Classical second derivative method was applied to the fractional wavelet signals in the wavelet domain. The amounts of trimethoprim and sulfachloropyridazine sodium in tablets. In the paper minimum energy control problem of infinite-dimensional fractional-discrete time linear systems is addressed. In-plane free vibration and stability analysis of high speed rotating disks and rings. In order to illustrate the procedure for the controllers design and application, several simulations and practical tests on the velocity and position control of the servo are given. The main of this chapter is dedicated to do a first approach to show how introduce Fractional Models only under a deterministic basement. Simulation results show that the desired specifications are fulfilled and the fractional controller is robust in comparison with classical controller.

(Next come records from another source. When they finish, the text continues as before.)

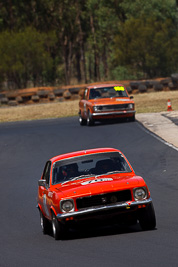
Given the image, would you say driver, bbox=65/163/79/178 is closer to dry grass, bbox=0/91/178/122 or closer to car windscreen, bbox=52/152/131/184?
car windscreen, bbox=52/152/131/184

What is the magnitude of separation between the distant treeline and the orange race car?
24.2m

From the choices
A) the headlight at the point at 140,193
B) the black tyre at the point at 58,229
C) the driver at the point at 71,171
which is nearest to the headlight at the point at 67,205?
the black tyre at the point at 58,229

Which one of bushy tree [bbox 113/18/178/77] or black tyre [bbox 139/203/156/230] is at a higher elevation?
bushy tree [bbox 113/18/178/77]

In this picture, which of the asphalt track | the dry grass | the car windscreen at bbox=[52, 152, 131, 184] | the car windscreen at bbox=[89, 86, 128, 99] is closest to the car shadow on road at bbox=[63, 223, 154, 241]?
the asphalt track

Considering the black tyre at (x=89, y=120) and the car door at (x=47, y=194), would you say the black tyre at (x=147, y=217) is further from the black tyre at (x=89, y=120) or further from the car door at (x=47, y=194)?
the black tyre at (x=89, y=120)

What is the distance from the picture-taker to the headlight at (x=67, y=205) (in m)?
9.28

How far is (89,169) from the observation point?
10461 mm

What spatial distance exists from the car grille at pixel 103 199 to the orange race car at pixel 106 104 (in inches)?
718

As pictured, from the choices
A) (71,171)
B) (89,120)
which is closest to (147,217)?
(71,171)

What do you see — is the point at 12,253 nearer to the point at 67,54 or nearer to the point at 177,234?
the point at 177,234

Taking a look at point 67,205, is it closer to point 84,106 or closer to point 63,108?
point 84,106

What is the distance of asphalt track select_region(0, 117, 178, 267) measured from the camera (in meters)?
8.02

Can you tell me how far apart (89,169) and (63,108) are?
2994 cm

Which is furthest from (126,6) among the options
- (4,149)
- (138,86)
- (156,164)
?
(156,164)
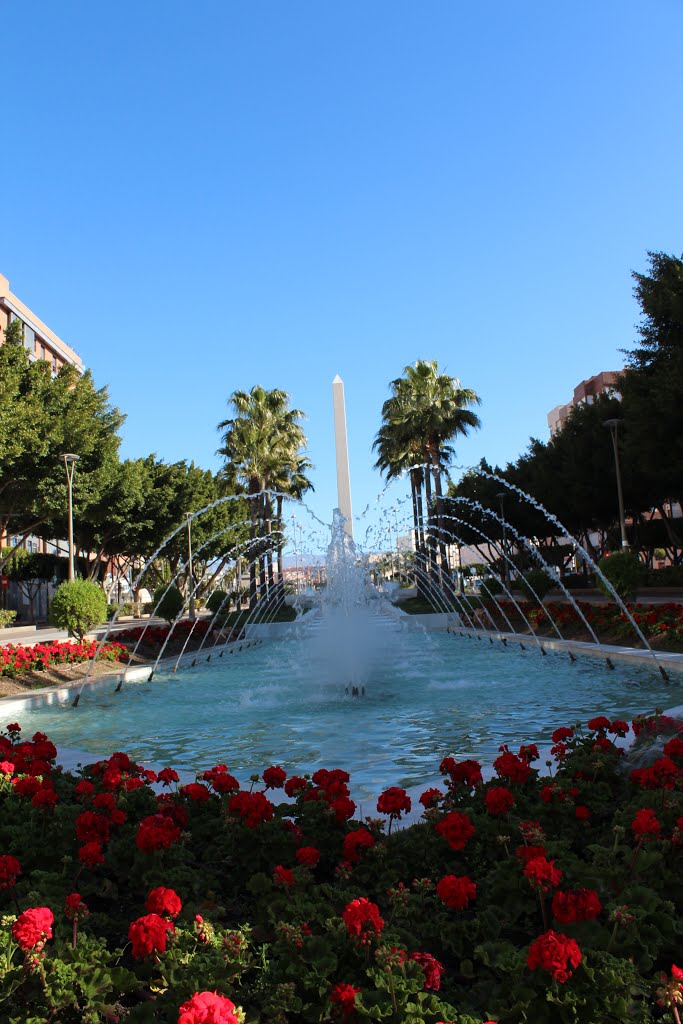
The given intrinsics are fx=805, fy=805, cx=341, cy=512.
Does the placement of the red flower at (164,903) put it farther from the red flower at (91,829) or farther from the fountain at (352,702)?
the fountain at (352,702)

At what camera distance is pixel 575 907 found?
2666 millimetres

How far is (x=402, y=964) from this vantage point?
249 centimetres

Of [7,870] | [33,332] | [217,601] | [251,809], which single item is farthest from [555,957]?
[33,332]

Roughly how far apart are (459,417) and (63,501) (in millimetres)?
19356

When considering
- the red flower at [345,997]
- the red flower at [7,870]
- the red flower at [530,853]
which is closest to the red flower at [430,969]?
the red flower at [345,997]

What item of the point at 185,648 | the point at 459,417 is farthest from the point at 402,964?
the point at 459,417

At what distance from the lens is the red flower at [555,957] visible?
2.25 metres

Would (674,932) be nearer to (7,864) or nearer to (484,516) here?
(7,864)

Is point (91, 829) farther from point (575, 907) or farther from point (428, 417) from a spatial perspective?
point (428, 417)


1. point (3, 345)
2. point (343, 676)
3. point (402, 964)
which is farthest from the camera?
point (3, 345)

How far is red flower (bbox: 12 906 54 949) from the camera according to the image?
250cm

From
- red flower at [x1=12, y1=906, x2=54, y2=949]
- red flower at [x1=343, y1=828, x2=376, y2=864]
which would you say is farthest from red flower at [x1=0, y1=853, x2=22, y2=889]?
red flower at [x1=343, y1=828, x2=376, y2=864]

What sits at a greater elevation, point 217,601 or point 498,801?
point 217,601

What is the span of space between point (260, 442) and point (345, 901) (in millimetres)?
40062
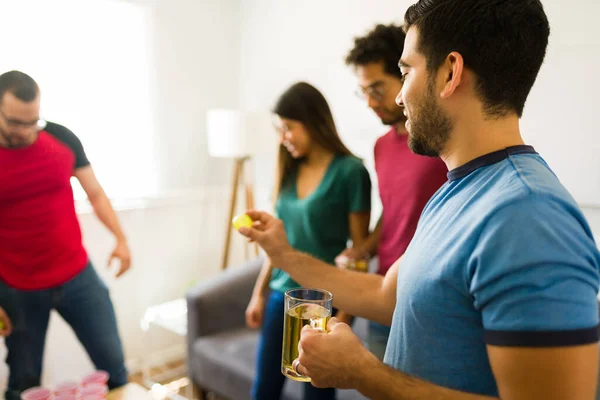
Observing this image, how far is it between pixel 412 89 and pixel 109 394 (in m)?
1.34

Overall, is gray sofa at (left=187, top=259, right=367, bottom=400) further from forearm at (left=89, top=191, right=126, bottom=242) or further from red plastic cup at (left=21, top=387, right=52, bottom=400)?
red plastic cup at (left=21, top=387, right=52, bottom=400)

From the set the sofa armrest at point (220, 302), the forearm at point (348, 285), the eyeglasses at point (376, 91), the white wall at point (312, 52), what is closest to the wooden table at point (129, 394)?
the sofa armrest at point (220, 302)

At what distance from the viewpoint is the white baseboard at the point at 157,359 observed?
237 cm

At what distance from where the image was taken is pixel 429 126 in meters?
0.68

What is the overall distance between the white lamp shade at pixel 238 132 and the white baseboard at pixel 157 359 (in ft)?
3.82

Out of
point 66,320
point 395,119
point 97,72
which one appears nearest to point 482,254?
point 395,119

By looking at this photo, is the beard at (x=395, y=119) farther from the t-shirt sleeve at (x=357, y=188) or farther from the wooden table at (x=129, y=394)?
the wooden table at (x=129, y=394)

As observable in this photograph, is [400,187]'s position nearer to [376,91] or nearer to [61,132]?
[376,91]

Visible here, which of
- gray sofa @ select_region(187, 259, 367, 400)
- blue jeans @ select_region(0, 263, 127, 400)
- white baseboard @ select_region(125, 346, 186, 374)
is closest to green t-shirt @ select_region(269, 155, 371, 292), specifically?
gray sofa @ select_region(187, 259, 367, 400)

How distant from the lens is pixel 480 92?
0.63 m

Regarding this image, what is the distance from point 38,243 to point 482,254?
4.38 ft

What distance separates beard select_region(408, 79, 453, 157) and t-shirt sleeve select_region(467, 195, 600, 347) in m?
0.18

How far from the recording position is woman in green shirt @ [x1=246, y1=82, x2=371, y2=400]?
4.60 feet

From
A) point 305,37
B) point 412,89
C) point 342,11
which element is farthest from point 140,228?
point 412,89
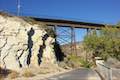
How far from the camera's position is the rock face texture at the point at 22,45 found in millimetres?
28406

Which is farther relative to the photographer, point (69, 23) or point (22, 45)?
point (69, 23)

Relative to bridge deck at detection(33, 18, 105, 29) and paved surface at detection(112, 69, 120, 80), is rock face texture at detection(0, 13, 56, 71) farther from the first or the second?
bridge deck at detection(33, 18, 105, 29)

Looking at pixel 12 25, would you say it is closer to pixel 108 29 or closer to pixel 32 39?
pixel 32 39

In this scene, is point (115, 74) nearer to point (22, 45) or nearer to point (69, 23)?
point (22, 45)

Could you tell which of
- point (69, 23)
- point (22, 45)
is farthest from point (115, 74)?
point (69, 23)

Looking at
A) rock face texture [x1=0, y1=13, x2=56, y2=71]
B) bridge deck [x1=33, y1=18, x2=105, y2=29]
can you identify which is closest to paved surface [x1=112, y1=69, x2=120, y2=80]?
rock face texture [x1=0, y1=13, x2=56, y2=71]

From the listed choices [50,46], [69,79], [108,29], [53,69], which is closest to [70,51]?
[108,29]

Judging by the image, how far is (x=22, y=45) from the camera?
29578 millimetres

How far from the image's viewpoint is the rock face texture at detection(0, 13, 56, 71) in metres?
28.4

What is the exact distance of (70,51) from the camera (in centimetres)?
5925

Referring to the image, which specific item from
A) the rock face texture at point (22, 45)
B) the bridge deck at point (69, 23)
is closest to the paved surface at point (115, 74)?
the rock face texture at point (22, 45)

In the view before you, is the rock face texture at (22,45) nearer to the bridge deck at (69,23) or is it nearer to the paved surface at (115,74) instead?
the paved surface at (115,74)

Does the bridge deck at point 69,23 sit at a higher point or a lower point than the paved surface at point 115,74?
higher

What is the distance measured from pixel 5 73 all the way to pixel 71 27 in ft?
117
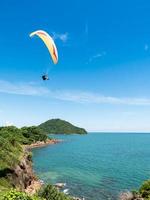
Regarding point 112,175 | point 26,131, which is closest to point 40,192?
point 112,175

For example, in order to examine the stability of fractional-delay systems, the location of the poleson the first Riemann sheet should be known since the stability is related to thepoles that are located on the right half-plane of the first Riemann sheet. In this article, we obtain the viscous damping coefficient β theoretically and experimentally in the spring-mass-viscodamper system. From the results, it can be obtained that the use of the fractional predictive controller lets the system get a good performance and offers a set of controlled systems with different dynamics. Additionally, existence and uniqueness of the solution are discussed by employing the Picard-Lindelöf scheme. The classical models are recovered when the order of the fractional derivatives is equal to 1.
Deadline for final decision notification: October 30, 2018. An adaptive fractional-order controller has been designed to synchronize two identical chaotic systems. Singh, Miroslav Penchev, Xiaoye Jing, Alfredo A. Good agreement between them is confirmed. The case with spatial fractional derivatives leads to Levy flight type phenomena, while the time fractional equation is related to sub- or super diffusion.